Je chante surtout. J’ai déjà posé des chansons sur Instagram, des reprises dont « White Flag » de Dido, une chanson que j’aime et que je me suis appropriée, et des chansons que j’ai composées.
Et que vous chantez dans la série ?
Non, pas du tout, tout était écrit d’avance, dont les chansons bien sûr.
Alors, parlez-moi d’Iris que vous interprétez…
C’est une jeune femme qui a déjà bourlingué, entre autres dans des OGN. Mais son rêve a toujours été de chanter. Elle intègre donc cette école alors qu’elle est plus âgée que les autres élèves, plus mûre, plus posée et surtout, il y a un secret car elle n’est pas venue pour rien !
Je pense qu’on n’en saura rien ?
Evidemment ! On le saura s’il y a une seconde saison.
Ah… Ça n’est pas envisagé ?
Pour le moment, on n’en a pas parlé… Donc à suivre.
Avez-vous pu profiter de la mer, malgré ce tournage dense ?
Oui, lorsqu’on tournait à la Ciotat, nous y sommes allés. Mais pas à Marseille, d’abord parce qu’il y avait trop de monde et que l’eau n’était pas hyper claire !
Vous avez donc retrouvé Isabelle Otéro ?
Oui et ça a été un vrai plaisir. C’était dans la série « Chambre 327 » et il y avait aussi Lannick Gaudry.
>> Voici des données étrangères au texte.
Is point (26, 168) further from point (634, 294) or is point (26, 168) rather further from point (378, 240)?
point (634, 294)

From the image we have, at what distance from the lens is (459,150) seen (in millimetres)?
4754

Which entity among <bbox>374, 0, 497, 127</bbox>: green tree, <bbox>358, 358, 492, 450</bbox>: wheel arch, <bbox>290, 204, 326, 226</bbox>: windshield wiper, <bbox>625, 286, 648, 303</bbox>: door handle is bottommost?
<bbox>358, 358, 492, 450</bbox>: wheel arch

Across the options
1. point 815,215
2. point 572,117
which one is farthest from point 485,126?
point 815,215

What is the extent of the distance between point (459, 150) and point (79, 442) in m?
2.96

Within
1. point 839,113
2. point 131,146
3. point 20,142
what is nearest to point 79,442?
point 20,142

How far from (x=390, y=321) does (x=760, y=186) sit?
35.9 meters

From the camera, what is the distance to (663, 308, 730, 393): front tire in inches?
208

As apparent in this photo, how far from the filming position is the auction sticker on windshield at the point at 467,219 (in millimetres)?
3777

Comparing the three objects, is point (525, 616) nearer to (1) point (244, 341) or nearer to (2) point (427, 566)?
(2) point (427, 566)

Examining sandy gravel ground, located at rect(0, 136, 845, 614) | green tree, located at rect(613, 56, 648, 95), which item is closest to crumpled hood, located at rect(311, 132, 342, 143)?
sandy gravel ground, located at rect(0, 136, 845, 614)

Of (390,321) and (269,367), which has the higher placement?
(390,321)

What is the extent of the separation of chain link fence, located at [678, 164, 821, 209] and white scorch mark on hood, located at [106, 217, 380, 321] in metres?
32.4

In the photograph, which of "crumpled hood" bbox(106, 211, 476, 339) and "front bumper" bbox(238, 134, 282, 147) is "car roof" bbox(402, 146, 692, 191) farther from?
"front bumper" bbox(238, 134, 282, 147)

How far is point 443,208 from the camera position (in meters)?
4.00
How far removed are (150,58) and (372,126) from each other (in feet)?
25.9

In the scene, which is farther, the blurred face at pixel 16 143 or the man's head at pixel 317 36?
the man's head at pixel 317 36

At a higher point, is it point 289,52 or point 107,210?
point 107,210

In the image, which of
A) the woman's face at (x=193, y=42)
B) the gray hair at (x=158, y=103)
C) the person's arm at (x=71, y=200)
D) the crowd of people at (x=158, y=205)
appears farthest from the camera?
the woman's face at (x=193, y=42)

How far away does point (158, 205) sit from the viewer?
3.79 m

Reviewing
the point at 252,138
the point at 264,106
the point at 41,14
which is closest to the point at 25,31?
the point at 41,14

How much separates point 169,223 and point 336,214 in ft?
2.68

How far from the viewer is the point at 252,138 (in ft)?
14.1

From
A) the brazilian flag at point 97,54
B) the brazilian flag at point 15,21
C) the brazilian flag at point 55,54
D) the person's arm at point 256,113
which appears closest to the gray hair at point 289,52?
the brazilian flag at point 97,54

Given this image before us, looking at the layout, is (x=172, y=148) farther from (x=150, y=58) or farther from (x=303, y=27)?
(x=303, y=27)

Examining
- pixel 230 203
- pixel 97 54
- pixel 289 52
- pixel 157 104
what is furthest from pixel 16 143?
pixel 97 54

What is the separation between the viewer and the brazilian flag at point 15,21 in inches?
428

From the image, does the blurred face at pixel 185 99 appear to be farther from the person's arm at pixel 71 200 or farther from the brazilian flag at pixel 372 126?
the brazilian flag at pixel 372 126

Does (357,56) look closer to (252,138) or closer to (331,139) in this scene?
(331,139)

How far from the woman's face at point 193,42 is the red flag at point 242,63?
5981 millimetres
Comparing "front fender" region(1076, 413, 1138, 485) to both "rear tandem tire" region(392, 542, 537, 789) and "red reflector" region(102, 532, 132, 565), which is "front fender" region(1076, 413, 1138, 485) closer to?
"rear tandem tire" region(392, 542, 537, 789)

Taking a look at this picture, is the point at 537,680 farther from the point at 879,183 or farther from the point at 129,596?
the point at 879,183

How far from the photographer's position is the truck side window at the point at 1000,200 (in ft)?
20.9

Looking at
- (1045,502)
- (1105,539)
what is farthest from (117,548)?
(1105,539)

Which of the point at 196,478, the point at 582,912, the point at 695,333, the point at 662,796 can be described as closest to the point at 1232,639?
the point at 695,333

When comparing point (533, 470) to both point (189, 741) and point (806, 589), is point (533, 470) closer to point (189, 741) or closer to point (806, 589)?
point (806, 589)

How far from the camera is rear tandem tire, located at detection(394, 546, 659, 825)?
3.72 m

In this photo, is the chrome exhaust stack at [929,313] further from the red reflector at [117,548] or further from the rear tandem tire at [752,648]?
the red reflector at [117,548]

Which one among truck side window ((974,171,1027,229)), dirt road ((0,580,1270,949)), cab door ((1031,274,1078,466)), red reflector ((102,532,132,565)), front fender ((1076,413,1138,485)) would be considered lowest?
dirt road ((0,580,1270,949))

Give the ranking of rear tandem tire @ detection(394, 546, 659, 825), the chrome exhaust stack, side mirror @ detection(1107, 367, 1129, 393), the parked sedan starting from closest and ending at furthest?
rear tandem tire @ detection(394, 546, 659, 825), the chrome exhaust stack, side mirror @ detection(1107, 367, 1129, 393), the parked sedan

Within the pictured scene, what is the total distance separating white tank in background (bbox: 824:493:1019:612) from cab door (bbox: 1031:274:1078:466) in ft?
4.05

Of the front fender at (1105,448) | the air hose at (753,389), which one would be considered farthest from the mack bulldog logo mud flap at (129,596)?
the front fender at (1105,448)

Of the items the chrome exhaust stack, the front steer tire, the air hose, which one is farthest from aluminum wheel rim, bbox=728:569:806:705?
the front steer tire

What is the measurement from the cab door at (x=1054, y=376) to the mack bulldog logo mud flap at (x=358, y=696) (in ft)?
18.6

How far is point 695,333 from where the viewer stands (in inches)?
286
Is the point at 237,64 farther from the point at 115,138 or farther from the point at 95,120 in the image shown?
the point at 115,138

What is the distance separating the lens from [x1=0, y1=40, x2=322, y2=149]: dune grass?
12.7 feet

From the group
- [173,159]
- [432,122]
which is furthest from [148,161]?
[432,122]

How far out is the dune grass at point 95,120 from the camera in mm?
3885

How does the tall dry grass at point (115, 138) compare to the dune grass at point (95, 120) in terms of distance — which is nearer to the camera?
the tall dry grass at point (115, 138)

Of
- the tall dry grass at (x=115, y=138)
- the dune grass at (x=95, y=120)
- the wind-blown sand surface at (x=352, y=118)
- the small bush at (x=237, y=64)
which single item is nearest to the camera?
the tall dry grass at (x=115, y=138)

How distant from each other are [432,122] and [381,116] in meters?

Je jouais la fille d’Isabelle. Isabelle est une actrice admirable, très forte, très exigeante, très concentrée. C’est une grande comédienne.. Je l’aime beaucoup.
Alors, vous qui vouliez au départ faire du théâtre, en fait vous n’en avez pas fait !
C’est vrai, j’ai suivi très jeune des cours de théâtre et puis j’ai très vite été appelée pour jouer dans la série « Commissaire Magellan » et tout s’est très vite enchaîné avec « Alice Nevers », « Les petits meurtres »…
Il y a eu aussi quelques films avec des réalisateurs formidables : Hugo Gélin, Cédrick Klapisch, Xavier Durringer, Jean-Paul Rouve…
Oui, c’est vrai, j’ai eu cette chance. D’ailleurs pour les présélections des César, c’est Hugo Gélin qui était mon parrain.
Qu’est-ce que c’est que ces présélections ?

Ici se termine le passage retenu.